Variables, Constants, and Arrays
In froth: Emulate a 'Forth' Programming Environment

knitr::opts_chunk$set(echo = TRUE)
library(froth, quietly = TRUE)

Forth-like languages are nice because they don't require a lot of variables. However, sometimes there's a problem that requires saving a particular value for later usage that can't be on the stack. This is where variables, constants, and arrays come in.

Variables

Let's say we want to store a value somewhere outside of the stack. We can initialize a variable using the VARIABLE word.

fr> VARIABLE testvar
ok.

Nothing happened! That's because this word only allocates space for a variable without doing any other actions. We can now call the name of the variable at any time to push its address onto the stack. In Forth, this would be an actual memory address. froth, however, uses an abstracted memory map.

fr> test .s
[[1]]
[1] "addr <test, cell 0>"

[[2]]
NULL

ok.

We can see the address of the variable at the top of the stack. We'll come back to the cell 0 bit later.

To store a value in a variable, we use !. We can copy the value in an address to the stick using @.

fr> variable newvar
ok.
fr> 20 newvar !
ok.
fr> newvar @ .
20 ok.

Notice that for ! we push the value first, then the address. It's also important to note that the variable retains its value even after calling @.

fr> variable newvar
ok.
fr> 20 newvar !
ok.
fr> newvar dup @ . dup @ . @ .
20 20 20 ok.

@ . is a pretty common call to inspect the value of a variable. In fact, it's so common that there's a shortcut word to perform both, ?.

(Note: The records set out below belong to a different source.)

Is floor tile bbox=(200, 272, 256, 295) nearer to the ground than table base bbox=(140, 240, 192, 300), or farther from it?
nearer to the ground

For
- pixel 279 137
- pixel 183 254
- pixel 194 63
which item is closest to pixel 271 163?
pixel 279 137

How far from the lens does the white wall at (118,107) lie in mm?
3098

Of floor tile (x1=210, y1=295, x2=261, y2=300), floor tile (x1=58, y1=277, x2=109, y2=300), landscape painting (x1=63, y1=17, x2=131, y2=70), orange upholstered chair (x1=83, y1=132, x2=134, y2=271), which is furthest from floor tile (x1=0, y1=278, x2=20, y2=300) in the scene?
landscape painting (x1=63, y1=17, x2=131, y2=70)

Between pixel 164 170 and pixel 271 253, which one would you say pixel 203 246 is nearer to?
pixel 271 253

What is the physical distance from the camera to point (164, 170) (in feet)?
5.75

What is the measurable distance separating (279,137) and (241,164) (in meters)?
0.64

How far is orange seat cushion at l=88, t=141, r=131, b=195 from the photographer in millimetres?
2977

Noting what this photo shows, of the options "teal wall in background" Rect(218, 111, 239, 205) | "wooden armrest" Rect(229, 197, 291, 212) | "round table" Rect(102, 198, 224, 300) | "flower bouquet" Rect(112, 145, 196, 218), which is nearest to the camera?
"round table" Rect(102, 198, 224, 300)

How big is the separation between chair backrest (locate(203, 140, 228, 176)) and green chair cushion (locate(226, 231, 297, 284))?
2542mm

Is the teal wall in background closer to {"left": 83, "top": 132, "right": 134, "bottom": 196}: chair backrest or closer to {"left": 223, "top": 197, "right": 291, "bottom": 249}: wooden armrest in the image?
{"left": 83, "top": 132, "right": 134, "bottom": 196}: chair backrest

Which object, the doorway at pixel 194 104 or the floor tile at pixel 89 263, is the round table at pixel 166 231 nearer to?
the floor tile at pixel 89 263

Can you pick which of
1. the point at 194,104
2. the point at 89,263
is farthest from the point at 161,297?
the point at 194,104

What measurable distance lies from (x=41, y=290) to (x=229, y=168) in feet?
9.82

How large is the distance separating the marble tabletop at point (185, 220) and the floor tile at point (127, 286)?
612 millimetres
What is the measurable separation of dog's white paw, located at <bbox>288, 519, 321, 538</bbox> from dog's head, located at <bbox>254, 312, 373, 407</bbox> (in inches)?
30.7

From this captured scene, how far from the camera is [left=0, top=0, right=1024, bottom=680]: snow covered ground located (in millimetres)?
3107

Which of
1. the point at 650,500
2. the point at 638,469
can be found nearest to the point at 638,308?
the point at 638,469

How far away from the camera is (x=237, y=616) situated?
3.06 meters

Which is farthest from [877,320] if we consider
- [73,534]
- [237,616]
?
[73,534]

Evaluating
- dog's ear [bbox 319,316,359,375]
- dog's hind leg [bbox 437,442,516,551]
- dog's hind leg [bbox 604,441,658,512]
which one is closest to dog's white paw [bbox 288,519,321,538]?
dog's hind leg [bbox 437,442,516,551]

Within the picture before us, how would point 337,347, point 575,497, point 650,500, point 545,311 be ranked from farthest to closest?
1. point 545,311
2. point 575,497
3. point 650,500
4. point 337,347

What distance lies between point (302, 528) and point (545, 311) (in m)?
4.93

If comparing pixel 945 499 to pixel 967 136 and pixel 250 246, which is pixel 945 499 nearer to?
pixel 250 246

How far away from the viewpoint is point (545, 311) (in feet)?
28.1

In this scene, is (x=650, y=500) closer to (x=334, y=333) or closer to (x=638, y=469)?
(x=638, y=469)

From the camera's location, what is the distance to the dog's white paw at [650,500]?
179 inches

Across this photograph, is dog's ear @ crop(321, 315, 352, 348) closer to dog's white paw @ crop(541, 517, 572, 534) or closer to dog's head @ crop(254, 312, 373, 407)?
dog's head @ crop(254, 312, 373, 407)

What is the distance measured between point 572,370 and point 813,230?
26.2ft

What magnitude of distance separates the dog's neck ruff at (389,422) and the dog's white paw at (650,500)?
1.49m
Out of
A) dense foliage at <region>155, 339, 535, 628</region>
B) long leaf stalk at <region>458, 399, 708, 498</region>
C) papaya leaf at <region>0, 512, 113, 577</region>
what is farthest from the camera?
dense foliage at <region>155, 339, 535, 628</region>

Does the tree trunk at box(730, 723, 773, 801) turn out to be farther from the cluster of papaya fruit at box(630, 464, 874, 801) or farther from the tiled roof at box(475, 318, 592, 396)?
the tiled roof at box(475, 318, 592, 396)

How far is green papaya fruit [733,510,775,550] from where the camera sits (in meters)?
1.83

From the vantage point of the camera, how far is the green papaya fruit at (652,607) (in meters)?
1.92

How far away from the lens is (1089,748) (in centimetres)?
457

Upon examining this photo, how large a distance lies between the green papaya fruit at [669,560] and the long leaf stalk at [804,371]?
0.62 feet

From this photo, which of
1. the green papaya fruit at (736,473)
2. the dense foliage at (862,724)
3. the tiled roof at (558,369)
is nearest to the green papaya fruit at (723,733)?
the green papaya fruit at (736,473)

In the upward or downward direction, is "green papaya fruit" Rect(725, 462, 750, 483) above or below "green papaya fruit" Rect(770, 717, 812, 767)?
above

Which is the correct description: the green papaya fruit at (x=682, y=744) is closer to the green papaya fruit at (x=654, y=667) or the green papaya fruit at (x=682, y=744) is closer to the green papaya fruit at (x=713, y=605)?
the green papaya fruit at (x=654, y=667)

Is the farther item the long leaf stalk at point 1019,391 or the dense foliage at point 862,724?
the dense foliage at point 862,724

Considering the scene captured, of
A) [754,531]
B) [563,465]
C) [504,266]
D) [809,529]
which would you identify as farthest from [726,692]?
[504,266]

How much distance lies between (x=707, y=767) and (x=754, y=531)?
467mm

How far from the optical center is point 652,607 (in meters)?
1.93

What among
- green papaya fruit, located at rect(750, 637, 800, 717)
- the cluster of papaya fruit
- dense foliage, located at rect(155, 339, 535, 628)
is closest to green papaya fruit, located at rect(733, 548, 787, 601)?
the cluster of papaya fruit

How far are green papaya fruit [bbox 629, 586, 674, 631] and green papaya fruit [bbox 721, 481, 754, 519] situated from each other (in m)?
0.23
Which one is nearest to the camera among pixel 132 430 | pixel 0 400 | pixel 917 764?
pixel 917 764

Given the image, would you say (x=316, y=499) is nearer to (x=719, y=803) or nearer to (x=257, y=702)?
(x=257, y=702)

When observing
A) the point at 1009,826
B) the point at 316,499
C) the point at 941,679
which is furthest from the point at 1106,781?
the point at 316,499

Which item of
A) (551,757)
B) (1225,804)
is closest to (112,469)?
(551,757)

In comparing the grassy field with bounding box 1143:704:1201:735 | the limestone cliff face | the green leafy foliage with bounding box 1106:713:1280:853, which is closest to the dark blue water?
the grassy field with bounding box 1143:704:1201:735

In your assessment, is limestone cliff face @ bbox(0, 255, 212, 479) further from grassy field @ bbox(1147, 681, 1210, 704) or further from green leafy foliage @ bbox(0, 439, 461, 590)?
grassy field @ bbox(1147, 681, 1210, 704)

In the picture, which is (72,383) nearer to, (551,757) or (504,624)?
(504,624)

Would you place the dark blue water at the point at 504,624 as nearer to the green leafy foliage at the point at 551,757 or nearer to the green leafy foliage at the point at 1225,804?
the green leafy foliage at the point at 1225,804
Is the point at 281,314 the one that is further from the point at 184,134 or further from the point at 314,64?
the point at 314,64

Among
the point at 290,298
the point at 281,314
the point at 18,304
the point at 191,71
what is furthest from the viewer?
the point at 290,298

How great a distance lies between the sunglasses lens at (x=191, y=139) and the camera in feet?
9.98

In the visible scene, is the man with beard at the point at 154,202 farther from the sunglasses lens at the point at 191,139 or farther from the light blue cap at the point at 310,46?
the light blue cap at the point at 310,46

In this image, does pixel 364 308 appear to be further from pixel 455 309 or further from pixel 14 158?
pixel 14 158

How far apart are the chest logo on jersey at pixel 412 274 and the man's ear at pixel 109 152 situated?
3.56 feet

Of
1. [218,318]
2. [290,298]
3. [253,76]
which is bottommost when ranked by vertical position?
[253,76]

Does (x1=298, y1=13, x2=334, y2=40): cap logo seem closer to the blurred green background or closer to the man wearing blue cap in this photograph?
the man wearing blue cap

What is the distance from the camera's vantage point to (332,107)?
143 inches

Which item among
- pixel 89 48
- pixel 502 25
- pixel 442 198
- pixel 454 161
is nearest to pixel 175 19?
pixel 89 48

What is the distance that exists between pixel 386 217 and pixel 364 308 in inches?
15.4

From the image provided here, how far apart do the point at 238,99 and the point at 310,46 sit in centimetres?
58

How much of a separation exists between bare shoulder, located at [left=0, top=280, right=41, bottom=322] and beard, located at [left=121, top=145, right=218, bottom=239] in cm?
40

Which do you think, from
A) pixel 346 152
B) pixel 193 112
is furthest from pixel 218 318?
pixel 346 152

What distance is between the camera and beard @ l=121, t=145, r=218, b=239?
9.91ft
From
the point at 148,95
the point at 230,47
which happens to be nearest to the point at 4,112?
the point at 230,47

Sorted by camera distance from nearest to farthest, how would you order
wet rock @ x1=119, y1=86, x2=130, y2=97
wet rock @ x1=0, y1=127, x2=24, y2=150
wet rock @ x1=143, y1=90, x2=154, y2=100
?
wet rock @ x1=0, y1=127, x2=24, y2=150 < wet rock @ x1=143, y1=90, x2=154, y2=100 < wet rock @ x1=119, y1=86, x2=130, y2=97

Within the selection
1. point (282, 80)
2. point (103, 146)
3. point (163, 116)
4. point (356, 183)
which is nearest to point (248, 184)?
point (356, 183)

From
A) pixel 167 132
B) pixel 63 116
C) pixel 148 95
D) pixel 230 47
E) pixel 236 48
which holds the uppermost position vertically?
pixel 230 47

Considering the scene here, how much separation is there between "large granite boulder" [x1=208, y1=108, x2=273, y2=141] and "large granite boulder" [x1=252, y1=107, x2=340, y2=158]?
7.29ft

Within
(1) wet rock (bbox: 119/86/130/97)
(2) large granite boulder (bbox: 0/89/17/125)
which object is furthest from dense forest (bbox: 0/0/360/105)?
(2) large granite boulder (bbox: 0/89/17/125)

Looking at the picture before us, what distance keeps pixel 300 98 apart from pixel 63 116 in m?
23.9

fr> variable newvar 20 newvar !
ok.
fr> newvar ?
20 ok.

Variables are often useful as counters, using the +! command. +! is similar to !, except that it adds to the variable rather than replacing it.

fr> variable newvar 
ok.
fr> 0 newvar !
ok.
fr> 5 0 do 1 newvar +! loop newvar ?
5 ok.

Constants

Sometimes we just need a name for a value. Variables that will never change values are called constants, and can be fittingly be defined with the CONSTANT word.

fr> 100 CONSTANT hundred
ok.
fr> hundred .
100 ok.

Constants avoid the hassle of dealing with addresses, and can be accessed slightly faster than variables. Calling the name of the variable copies its value directly onto the stack.

Arrays

Remember when I said we'd come back to that whole "cell 0" thing? By default, initializing a variable creates space for one "thing" at an address. Unlike Forth, froth creates this space at an abstracted memory location, and that space is big enough for any arbitrary R object. However, sometimes it's nice to have a variable that can store more than one value, like in the case of vectors or lists in R.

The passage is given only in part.